Bentley’s team claims the beef got squashed shortly after, but that was really just the tip of the iceberg for Costner’s messy exit. When it came time to hash out a deal for the back half of Season 5, Costner hit the producers with a laundry list of demands that reportedly included final script approval and a cool $10 million bonus. The studio balked and Costner walked, bailing halfway through what ended up being the show’s final run. Insiders say the flagship series could have easily stretched to seven or eight seasons if things hadn’t gone off the rails. Instead, Costner gambled on his $100 million Western passion project, Horizon: An American Saga. He directed, produced, co-wrote, and starred in it, only to watch it crash and burn at the box office with a miserable $38.7 million haul. Meanwhile, the Yellowstone machine is surviving just fine without its patriarch. The network has already pushed out prequels like 1883 and 1923, and the pipeline is packed with upcoming offshoots like CBS’s Y: Marshals with Luke Grimes, The Dutton Ranch bringing back Reilly and Cole Hauser, and The Madison, which hands the reins to a new family anchored by Michelle Pfeiffer.
While the Yellowstone universe frantically expands out of the ashes of its own behind-the-scenes chaos, another cornerstone franchise is quietly setting up its next chapter without the soap opera antics. Over at 20th Century Studios, they’re gearing up for a brand-new Planet of the Apes installment, and they’re tapping some heavy hitters to pull it off. Deadline dropped the news that Matt Shakman is stepping into the director’s chair, with Josh Friedman handling the script. Franchise veterans Rick Jaffa and Amanda Silver are back on board to produce. Rather than picking up right where Wes Ball’s Kingdom of the Planet of the Apes left off—which quietly banked a very solid $397 million globally earlier this year—this new project is being pitched as a standalone story. It’s still firmly planted in that same dystopian timeline where primates rule the roost, but it’s deliberately carving out its own distinct corner of the universe.
It’s honestly wild to think about the sheer staying power of this sci-fi juggernaut.

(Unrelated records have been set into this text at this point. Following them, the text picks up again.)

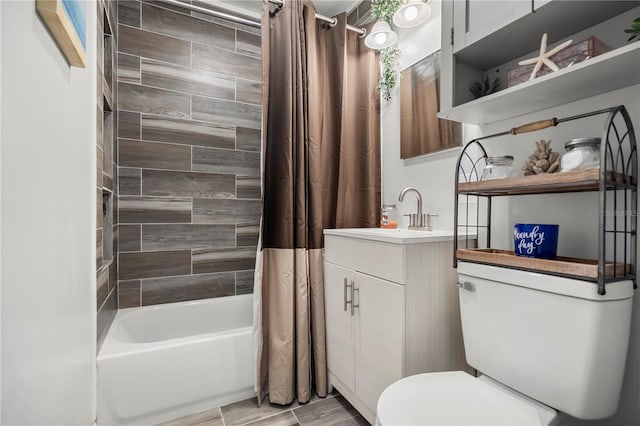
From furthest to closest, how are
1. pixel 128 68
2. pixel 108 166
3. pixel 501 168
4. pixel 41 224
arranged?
pixel 128 68 → pixel 108 166 → pixel 501 168 → pixel 41 224

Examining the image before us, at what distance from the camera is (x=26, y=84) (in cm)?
42

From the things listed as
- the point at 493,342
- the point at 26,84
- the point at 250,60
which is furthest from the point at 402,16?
the point at 26,84

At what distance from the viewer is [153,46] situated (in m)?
2.17

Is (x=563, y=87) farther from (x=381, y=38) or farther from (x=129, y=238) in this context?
(x=129, y=238)

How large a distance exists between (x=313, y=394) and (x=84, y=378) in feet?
4.57

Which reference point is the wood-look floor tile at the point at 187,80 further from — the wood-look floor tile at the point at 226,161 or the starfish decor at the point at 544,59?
the starfish decor at the point at 544,59

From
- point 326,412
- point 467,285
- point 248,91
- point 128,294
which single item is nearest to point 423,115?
point 467,285

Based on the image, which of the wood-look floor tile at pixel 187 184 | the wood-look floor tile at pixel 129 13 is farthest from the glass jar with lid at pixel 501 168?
the wood-look floor tile at pixel 129 13

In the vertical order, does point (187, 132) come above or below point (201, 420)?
above

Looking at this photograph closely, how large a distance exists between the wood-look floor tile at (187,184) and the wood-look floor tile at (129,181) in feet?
0.10

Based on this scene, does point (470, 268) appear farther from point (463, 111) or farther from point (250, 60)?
point (250, 60)

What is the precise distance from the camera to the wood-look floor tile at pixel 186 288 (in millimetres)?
2178

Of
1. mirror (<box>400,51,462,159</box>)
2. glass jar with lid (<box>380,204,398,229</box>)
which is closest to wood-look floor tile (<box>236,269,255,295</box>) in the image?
glass jar with lid (<box>380,204,398,229</box>)

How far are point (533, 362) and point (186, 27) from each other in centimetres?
281
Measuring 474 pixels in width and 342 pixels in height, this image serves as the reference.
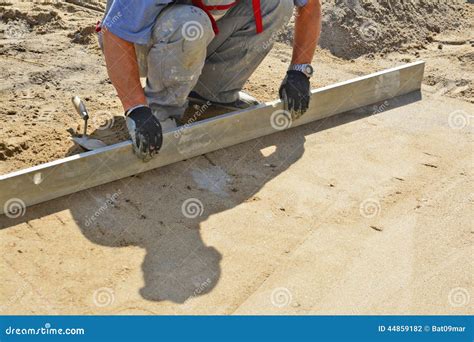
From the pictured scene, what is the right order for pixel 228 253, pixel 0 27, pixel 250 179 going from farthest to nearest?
pixel 0 27, pixel 250 179, pixel 228 253

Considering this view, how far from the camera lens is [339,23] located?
18.2 ft

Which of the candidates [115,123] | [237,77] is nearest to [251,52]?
[237,77]

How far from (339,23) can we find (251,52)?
1.79 meters

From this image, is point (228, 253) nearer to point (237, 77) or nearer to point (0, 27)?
point (237, 77)
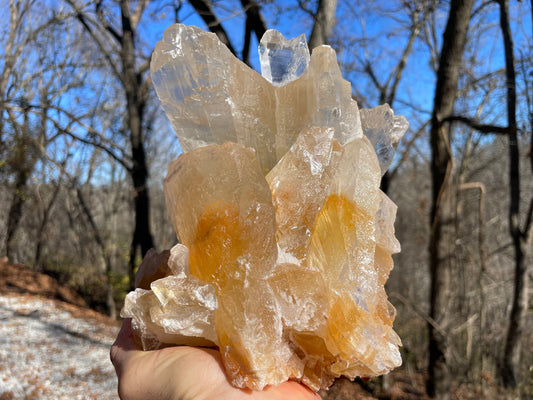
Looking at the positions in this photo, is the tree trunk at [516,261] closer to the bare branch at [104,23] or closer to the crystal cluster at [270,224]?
the crystal cluster at [270,224]

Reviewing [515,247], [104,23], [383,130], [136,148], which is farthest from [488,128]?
[104,23]

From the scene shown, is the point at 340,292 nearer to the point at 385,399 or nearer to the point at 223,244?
the point at 223,244

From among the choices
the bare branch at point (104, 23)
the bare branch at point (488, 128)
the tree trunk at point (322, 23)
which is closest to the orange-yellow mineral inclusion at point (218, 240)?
the tree trunk at point (322, 23)

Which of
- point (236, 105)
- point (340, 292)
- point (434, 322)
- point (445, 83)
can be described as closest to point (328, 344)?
point (340, 292)

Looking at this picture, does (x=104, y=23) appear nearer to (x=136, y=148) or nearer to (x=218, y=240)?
(x=136, y=148)

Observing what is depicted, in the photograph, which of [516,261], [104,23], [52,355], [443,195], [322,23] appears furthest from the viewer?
[104,23]
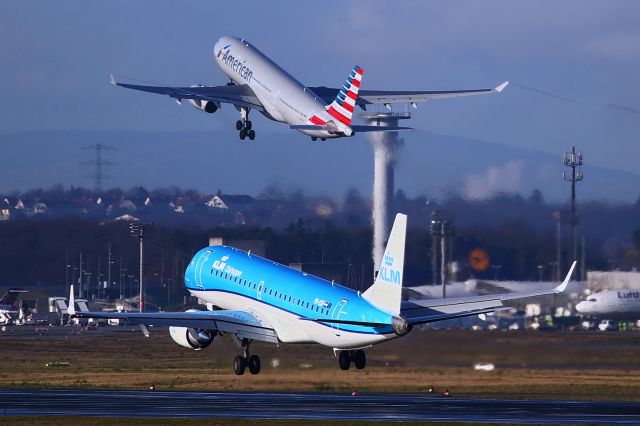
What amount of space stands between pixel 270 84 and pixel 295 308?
19.9 meters

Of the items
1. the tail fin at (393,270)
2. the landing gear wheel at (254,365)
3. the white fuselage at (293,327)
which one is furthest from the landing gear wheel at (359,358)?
the tail fin at (393,270)

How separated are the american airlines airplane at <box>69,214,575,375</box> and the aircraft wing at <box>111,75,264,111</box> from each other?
1372 cm

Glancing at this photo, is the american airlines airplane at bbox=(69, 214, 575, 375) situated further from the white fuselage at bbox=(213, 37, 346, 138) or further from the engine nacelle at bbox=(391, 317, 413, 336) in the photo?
the white fuselage at bbox=(213, 37, 346, 138)

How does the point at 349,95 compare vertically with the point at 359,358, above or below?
above

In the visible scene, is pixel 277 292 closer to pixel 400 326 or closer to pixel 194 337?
pixel 194 337

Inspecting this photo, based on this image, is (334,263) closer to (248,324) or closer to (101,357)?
(101,357)

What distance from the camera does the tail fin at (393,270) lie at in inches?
2076

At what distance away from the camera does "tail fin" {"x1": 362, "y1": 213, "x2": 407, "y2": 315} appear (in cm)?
5272

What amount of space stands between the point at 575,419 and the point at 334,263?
152ft

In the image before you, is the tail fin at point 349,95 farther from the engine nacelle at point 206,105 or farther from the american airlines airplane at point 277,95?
the engine nacelle at point 206,105

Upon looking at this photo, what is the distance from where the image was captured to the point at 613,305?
3629 inches

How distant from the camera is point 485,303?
58500 mm

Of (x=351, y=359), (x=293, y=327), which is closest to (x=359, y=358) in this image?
(x=351, y=359)

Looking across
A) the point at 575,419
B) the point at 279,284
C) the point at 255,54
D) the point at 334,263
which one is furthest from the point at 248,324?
the point at 334,263
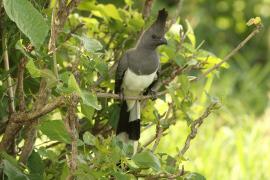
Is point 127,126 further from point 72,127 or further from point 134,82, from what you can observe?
point 72,127

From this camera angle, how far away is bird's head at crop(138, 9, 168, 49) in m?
2.41

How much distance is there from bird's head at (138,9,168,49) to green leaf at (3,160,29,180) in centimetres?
77

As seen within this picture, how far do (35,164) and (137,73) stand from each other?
819 millimetres

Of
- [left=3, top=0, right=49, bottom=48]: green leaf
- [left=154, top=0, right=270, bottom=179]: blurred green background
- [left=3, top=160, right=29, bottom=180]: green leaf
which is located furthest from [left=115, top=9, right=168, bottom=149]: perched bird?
[left=3, top=0, right=49, bottom=48]: green leaf

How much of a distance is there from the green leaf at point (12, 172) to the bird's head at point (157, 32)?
0.77 metres

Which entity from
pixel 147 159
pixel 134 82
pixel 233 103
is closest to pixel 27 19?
pixel 147 159

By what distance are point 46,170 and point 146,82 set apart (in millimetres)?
780

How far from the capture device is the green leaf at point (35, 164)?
211cm

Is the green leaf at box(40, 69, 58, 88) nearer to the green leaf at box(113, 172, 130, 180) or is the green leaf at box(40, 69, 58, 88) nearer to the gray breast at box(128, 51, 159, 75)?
the green leaf at box(113, 172, 130, 180)

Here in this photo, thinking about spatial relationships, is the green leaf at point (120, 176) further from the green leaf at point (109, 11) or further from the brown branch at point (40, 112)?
the green leaf at point (109, 11)

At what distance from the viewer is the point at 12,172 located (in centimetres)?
191

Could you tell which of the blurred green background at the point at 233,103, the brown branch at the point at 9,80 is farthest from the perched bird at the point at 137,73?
the brown branch at the point at 9,80

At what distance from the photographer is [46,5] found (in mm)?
2250

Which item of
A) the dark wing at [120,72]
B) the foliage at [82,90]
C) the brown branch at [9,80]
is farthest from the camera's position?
the dark wing at [120,72]
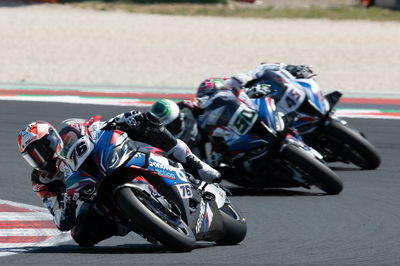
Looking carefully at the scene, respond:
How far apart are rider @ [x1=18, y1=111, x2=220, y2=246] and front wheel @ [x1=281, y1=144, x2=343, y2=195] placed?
268 centimetres

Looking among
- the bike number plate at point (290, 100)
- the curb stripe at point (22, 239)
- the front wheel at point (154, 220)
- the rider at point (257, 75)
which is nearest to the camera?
the front wheel at point (154, 220)

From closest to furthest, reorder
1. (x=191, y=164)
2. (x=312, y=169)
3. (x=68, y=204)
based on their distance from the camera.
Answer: (x=68, y=204) < (x=191, y=164) < (x=312, y=169)

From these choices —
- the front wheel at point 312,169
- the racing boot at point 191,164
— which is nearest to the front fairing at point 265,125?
the front wheel at point 312,169

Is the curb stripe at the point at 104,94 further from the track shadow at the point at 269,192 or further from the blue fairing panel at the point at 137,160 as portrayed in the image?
the blue fairing panel at the point at 137,160

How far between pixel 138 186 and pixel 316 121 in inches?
→ 210

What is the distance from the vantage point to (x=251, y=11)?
32531mm

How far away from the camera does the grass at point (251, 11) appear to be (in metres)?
31.7

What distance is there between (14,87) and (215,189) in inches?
437

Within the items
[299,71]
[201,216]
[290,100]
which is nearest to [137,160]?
[201,216]

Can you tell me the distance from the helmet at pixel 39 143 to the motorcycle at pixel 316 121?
15.7ft

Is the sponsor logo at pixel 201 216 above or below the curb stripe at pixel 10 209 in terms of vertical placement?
above

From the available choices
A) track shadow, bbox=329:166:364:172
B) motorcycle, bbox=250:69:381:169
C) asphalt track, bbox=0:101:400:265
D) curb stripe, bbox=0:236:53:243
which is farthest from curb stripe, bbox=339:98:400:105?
curb stripe, bbox=0:236:53:243

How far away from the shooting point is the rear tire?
12.2 meters

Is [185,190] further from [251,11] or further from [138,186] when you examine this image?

We’re talking about an IP born from Pierre Boulle’s novel that kicked off with the iconic 1968 classic, survived the weird Tim Burton remake phase in 2001, and absolutely caught fire again with Rise of the Planet of the Apes. With the whole franchise pulling in north of $1.7 billion at the box office over the years, handing the keys to a guy like Shakman makes a lot of sense. He already earned serious industry cred—and an Emmy nod—for Marvel’s WandaVision before jumping over to helm Fantastic Four: First Steps. Right now, this new Apes flick is still in its infancy without a firm release date on the calendar. Whether it hits the cinematic highs of the recent reboot trilogy or stumbles under the weight of its own legacy is anybody’s guess, but if there’s one thing the industry has made crystal clear lately, it’s that Hollywood will never stop rolling the dice on an established world.